Latina Mothers Hope Supreme Court Upholds Health Care Law
Happy to see my op-ed at FOX News Latino. I'd love to hear your comments! -Elisa
The suspense continues on how the Supreme Court will render its ruling on the constitutionality of the Affordable Care Act. If the ruling upholds the law, then millions of families across the nation will continue to benefit from the many provisions in the health care reform law, including access to preventing care, coverage for pre-existing conditions, and letting adult-aged children stay on their parents’ health insurance until they are 26.
These consumer protections are needed because access to healthcare coverage is critical to saving taxpayer funds. People need to be able to get early and consistent healthcare treatment so that illnesses don't become catastrophic in both health and expenses. The ability to get prevention and early care not only helps families, it also saves money and keeps people in the labor force.
According to the White House, an astonishing 9 million Latinos could gain health care coverage thanks to the health care reform. Since its passage two years ago, Latina mothers from all over the country have written to MomsRising.org – an online and on-the-ground advocacy group with over one million members -- to share how the health care reform law has helped make their families stronger and healthier.
Take the case of Ms. Lúz Villafana, a grandmother in California who had breast cancer. Ms. Villafana celebrated that the health care reform law mandated her health insurance company not to cancel her benefits or put a cap on coverage because of her illness.
Indeed there are millions of Latinas across the country who have so much at stake. Often, as moms, we’re so busy taking care of everyone else that we forget to take care of ourselves. But taking care of ourselves is an important part of being a parent.

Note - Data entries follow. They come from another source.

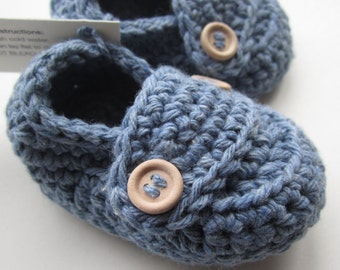 Crochet Baby Booties Cotton Little Button Loafers You Choose Size and Color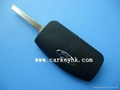 High quality Ford Focus remote key shell 3 buttons blank case car key for ford 2
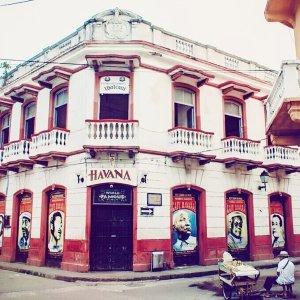 古巴哈瓦那音樂咖啡館 (好料更新)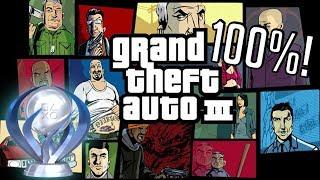 Grand Theft Auto 3 - 100% Playthrough! #8 - Finalé!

The health care reform law requires all new health insurance plans to cover certain preventive health care services without cost-sharing. This is critically important as women tend to have more preventive health needs and lower incomes than men. The list of required benefits includes services such as: mammograms, screenings for cancer, gestational diabetes, HIV and sexually transmitted diseases, and domestic violence, lactation and breastfeeding support and equipment, well-woman visits, and contraception.
And the great news is that Latinas are taking advantage of these critical prevention services. Since the law was passed, 736,000 Latinos who are younger than 26 have gained health care coverage. In addition, $103 million in community transformation grants have been awarded to 61 municipalities to fight chronic disease on the community level, and additional funds are slated to support16,000 community health centers across the country, which cater to uninsured communities.
For many, having these preventive services makes an enormous difference. A report by the Commonwealth Fund found that in 2009 more than half of women delayed or avoided preventive care because of its cost; double the number who put off preventive care just two years earlier. Yet, removing cost sharing requirements improves women’s access to important preventive services. One study found that the rate of women getting a mammogram went up by as much as 9% when cost sharing was removed.
Take a look at the case Mrs. Donna Rodríguez from Los Angeles. Since the Affordable Care Act has passed, Mrs. Rodríguez has had a mammogram which was paid in full by her insurance. Moreover, her small business employer is receiving a tax credit for the insurance premiums the company pays for all employees. It’s a win-win situation for all of us.
Indeed, the Affordable Care Act has already made a tremendous difference in the lives of women around the country. Having the Supreme Court ruled in favor of the health care reform sends the message that we put strong and healthy families at the forefront in our nation.